El informe señala que los Estados incurren en esas prácticas cuando ejecutan políticas de violaciones de derechos humanos mediante “un uso perverso de recursos estatales para generar miedo en la población”. “Teniendo en cuenta estos elementos de análisis, se reafirma que las prácticas del Estado venezolano durante 2024 cruzaron el umbral necesario para ser calificadas como prácticas de terrorismo de Estado”, concluyó la CIDH en su informe.

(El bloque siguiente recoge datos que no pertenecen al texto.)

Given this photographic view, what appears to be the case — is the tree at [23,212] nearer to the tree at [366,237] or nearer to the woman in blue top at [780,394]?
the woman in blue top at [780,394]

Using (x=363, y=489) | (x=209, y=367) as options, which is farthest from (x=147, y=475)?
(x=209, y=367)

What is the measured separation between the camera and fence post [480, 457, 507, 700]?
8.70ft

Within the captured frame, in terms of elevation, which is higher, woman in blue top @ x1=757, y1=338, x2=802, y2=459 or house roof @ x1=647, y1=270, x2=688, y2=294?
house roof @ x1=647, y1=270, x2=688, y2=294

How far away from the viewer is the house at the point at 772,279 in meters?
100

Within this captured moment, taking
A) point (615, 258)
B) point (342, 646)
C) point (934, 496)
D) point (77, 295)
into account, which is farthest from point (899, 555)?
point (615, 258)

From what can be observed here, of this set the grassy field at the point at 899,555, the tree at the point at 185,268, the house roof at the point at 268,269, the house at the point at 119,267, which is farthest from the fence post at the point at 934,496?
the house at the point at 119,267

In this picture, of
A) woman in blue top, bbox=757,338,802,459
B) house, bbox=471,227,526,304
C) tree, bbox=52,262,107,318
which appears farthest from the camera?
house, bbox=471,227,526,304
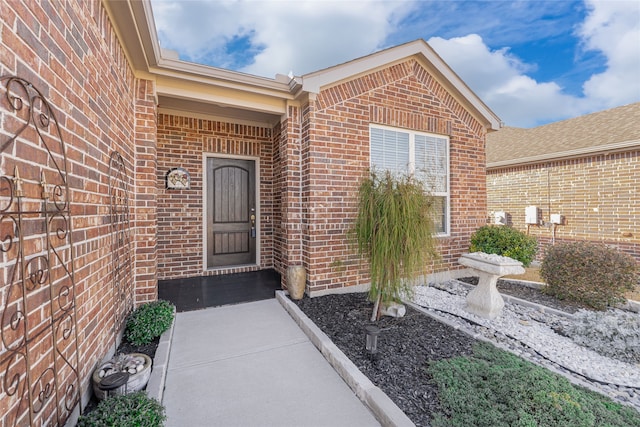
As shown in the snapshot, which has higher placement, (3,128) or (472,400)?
(3,128)

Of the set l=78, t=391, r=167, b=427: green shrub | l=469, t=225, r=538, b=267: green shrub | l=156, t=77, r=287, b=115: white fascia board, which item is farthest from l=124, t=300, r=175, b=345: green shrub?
l=469, t=225, r=538, b=267: green shrub

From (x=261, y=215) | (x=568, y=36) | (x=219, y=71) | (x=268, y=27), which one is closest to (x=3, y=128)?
(x=219, y=71)

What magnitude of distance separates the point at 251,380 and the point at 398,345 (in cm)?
143

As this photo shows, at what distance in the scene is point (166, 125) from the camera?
15.1 feet

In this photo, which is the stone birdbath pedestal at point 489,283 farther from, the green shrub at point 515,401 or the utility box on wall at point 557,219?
the utility box on wall at point 557,219

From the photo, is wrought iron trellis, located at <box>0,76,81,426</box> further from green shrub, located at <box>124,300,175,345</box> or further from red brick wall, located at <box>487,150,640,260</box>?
red brick wall, located at <box>487,150,640,260</box>

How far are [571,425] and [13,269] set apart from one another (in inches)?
119

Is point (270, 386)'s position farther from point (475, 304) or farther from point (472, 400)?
point (475, 304)

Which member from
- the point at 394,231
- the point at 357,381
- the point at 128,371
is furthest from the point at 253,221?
the point at 357,381

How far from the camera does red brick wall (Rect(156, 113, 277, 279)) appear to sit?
4.64 meters

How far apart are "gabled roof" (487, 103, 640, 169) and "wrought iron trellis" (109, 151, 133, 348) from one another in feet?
30.5

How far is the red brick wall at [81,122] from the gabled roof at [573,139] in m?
9.22

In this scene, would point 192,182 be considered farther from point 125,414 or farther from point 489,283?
point 489,283

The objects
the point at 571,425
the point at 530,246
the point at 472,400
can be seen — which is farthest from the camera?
the point at 530,246
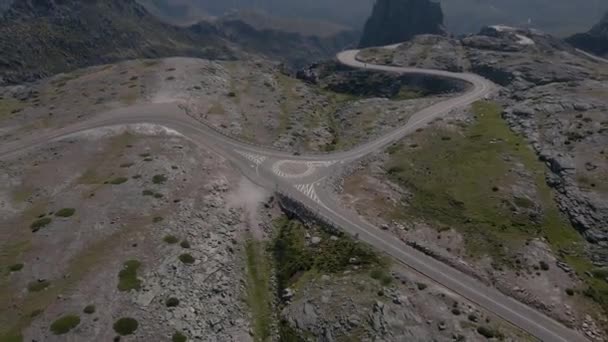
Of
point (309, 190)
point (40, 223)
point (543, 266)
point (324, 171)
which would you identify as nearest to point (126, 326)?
point (40, 223)

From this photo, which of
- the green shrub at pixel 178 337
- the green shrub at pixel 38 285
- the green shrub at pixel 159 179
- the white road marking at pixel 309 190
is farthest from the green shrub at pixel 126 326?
the white road marking at pixel 309 190

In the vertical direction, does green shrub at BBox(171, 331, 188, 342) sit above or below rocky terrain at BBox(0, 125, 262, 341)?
below

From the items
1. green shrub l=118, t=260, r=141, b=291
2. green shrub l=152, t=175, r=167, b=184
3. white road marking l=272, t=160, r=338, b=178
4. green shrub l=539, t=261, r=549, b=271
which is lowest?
green shrub l=539, t=261, r=549, b=271

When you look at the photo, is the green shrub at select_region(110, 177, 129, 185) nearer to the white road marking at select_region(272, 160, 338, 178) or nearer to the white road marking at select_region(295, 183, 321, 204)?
the white road marking at select_region(272, 160, 338, 178)

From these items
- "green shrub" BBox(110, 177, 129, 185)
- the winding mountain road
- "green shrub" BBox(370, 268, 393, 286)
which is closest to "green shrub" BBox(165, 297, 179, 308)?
"green shrub" BBox(370, 268, 393, 286)

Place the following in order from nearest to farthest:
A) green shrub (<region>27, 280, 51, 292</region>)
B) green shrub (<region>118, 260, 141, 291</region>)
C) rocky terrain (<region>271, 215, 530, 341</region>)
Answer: rocky terrain (<region>271, 215, 530, 341</region>) → green shrub (<region>27, 280, 51, 292</region>) → green shrub (<region>118, 260, 141, 291</region>)
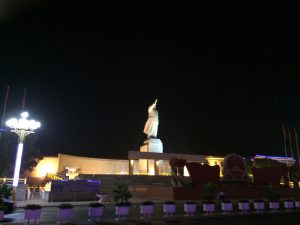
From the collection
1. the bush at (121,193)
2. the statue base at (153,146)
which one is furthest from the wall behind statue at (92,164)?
the bush at (121,193)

Las experiencias recientes en Centroamérica también demuestran los riesgos de utilizar el término “terrorista” como herramienta de estigmatización política, indicó a Doble Check Salvador Marenco, abogado y coordinador del colectivo de derechos humanos Nicaragua Nunca Más. Marenco señaló que el régimen de Daniel Ortega usó esa etiqueta contra manifestantes, periodistas y organizaciones civiles para justificar su persecución tras un periodo de protestas en 2018. 

“Hay que advertir de las experiencias de la región, en las que se ha utilizado el término ‘terroristas’ para debilitar socialmente y legitimar desde el autoritarismo los ataques contra ese grupo, preparando un entorno en el que se deterioren las instituciones”, añadió Marenco.